Research examining the overall effects of 19 empirical studies conducted during the 1990s compared outcomes for students who were retained and matched comparison students who were promoted. Results indicate that grade retention had a negative impact on all areas of achievement (reading, math and language) and socio-emotional adjustment (peer relationships, self esteem, problem behaviors, and attendance).

Again, Dan argues that this does not measure what impact retention may have on those students in danger of being retained, or who are barely passing. This position paper by the NASP is sufficient evidence for me that retained students are in more serious danger of dropping out based on retention alone. Do we sacrifice the retained students in order to teach the rest of the student population a lesson?

I’m not arguing for social promotion. Here’s where Dan and I agree. If we are saying students aren’t adequately prepared for ninth grade, what are we going to do differently? Just repeating the same thing they already failed at is not likely to help. We need a bridge year or semester or something. And when do we examine the underlying reasons the students are failing? I am hard pressed to believe that it’s just because they refuse to do the work and we need to teach them a lesson, a work ethic. I just don’t believe that children choose to fail, rarely, if ever. Where then is our responsibility to go back and evaluate our curriculum and instruction? Our remedial programs? Our early identification of students who need additional support?

And still I have students entering 9th grade this year at 15 or 16 years of age. I’m not talking about one or two kids.  How will I possibly motivate them to stick around until they are 19 or 20 years old for a diploma? I would consider an accelerated program in high school to get them through in three years, as Dan wisely suggests, but they most likely require AIS and remediation and extra time, not less time.

I come back to the responsibility of instruction and programs that is mine as the principal and is detailed in this report by reading specialist Debra Johnson.

Meaningful Learning

Skilled teachers intensify learning by providing authentic instruction and meaningful assignments while holding high expectations for all students. Such assignments deal with the significant concepts of a discipline, incorporate higher-order thinking skills, are connected to the “real world,” and allow substantial time for discussion and idea sharing among students (Peterson, 1995). Furthermore, teachers can employ several learning models to create active learning environments that reflect a shift in the relationships among teachers, students, and knowledge. In these environments, students work together to frame their own questions and investigate them. Active environments require collaboration and communication, and encourage more analysis, synthesis, and evaluation of information than do traditional classrooms (North Central Regional Educational Laboratory, 2000). Active learning environments require students to take responsibility for their own learning and develop strategies for learning (Costello, 1996). Instruction in active environments emphasizes depth of learning rather than breadth of learning (Peterson, 1995).

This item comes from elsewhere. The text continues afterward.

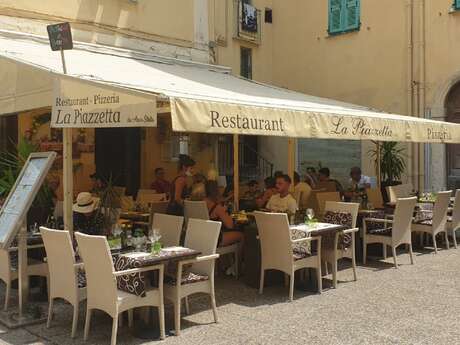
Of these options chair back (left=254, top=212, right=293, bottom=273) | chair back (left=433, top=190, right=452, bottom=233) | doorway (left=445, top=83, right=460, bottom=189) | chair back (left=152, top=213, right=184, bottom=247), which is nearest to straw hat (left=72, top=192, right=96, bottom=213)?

Is this the kind of learning our retainees experienced? Did we do enough? Did they get the best instruction and intervention along the way? Did we teach them to read for comprehension? Did we involve the necessary support personnel? Did we form relationships with the students and their families? Can we ever do enough? I guess when our graduation rate is in the 95%-100% range instead of only 79%, then perhaps I’ll be satisfied. The problem for me is that they’re not statistics, they’re kids who I know, and I also know they’re much better off entering the world with a diploma.